# How to make my chickens broody?



## greg1266 (Mar 19, 2014)

I have 5 chickens: 2 buff orpingtons, 2 white Plymouth rocks, and 1 Americana- all 10 1/2 moths old and laying. I also have 2 ducks. A male and female Peking witch is a breed that doesn't get broody. I want to put their fertile eggs under a chicken so she will hatch them, but they won't go broody! Are there any ways to make them "go broody?"


Sent from my iPad using Chicken Forum


----------



## robin416 (Sep 8, 2013)

Nope, its hormone driven. When its time to set they will. Or maybe not. Even some breeds known to go broody sometimes don't.


----------



## SpiderQueen (Mar 30, 2017)

Anyone know what age a broody chicken will actually hatch fertile eggs? All my chickens are 7months old and I have a broody Sussex that I can't break. I gave up today and gave her 8 eggs to sit on.


----------



## robin416 (Sep 8, 2013)

At that age it's almost impossible to break them or if you do succeed have them lay a couple of eggs then go right back to being broody.

I know I've had Silkies that young go broody. The iffy part is them sticking with the nest long enough.


----------



## SpiderQueen (Mar 30, 2017)

She hasn't left the nest for 8days and each day I have tried to break her. Now I'm really hoping some of the eggs develop


----------



## SpiderQueen (Mar 30, 2017)

What is a good day to candle? I have seen days 5,7 and 10 suggested...


----------



## dawg53 (Aug 25, 2015)

Next time, you can break a broody by caging her alone out of sight of the rest of the flock. After one week of being caged, return her to the flock. If she goes straight to a nest, put her back in the cage for 2 weeks. That'll break her.
I've done that with a Black Star and 2 Light Brahmas on separate occasions and it works.


----------



## robin416 (Sep 8, 2013)

When you're new to candling don't do it until day seven. Then there is no mistaking what you're seeing when it comes to development. As you learn how to read them day five is probably the soonest you should read them.

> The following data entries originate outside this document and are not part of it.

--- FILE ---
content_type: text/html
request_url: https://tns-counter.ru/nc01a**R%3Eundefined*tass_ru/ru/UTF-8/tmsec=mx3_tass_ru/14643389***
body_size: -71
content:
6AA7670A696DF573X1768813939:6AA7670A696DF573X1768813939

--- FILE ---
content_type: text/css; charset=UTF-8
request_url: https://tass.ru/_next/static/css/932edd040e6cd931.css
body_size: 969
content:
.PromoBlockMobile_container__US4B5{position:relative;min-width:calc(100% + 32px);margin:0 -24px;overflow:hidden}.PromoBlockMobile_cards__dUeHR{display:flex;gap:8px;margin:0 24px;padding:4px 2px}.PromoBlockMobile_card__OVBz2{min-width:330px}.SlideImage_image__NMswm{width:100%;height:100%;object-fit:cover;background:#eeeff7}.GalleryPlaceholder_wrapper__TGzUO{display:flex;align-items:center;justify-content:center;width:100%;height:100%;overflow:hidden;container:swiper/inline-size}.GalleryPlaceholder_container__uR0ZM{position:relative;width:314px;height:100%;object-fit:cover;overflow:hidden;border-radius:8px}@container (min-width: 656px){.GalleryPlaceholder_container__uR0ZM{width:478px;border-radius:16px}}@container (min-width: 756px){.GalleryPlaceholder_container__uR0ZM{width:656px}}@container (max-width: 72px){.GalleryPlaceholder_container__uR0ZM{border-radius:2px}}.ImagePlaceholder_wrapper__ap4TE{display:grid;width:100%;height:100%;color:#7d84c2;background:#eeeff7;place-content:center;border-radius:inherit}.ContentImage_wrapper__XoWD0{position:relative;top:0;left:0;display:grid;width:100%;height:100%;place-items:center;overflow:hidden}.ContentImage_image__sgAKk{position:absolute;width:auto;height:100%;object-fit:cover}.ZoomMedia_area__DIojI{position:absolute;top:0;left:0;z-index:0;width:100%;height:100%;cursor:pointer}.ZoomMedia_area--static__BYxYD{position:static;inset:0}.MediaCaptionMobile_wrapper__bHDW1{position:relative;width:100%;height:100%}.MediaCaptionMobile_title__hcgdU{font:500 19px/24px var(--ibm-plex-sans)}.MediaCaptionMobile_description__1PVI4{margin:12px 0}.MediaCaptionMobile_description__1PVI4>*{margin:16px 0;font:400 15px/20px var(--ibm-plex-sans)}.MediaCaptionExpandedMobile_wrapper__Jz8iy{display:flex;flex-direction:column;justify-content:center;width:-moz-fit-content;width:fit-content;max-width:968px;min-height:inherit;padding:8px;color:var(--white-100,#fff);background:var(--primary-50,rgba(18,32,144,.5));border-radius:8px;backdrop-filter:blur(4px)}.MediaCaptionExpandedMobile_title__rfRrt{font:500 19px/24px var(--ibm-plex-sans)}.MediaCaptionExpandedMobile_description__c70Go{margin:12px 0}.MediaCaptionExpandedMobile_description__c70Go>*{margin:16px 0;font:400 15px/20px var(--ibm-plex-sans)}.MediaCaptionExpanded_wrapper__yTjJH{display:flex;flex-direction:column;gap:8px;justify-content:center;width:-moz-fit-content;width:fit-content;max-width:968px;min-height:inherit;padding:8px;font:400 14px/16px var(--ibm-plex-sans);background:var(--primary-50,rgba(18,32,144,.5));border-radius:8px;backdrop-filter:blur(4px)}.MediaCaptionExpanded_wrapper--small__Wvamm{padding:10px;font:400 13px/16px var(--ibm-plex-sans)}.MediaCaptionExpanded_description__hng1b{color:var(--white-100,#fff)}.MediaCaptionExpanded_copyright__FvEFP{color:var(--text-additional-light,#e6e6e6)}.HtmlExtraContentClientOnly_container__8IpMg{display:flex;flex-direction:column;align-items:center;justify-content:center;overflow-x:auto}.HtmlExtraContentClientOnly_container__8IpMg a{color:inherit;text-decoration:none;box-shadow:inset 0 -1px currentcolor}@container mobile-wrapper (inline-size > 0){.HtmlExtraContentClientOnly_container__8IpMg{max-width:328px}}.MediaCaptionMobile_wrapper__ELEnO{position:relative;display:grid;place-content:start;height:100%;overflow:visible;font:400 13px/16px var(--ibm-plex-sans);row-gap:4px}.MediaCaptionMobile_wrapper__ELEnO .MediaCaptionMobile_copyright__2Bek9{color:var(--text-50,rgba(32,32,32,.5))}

I never bothered to do it before day seven and I hatched hundreds. No guess or questioning what might be going on on day seven.


----------



## chickenqueen (Jan 9, 2016)

If your hens don't cooperate,you can always get an incubator and hatch them yourself.


----------



## robin416 (Sep 8, 2013)

chickenqueen said:


> If your hens don't cooperate,you can always get an incubator and hatch them yourself.


Translation? That's what we call an enabler.


----------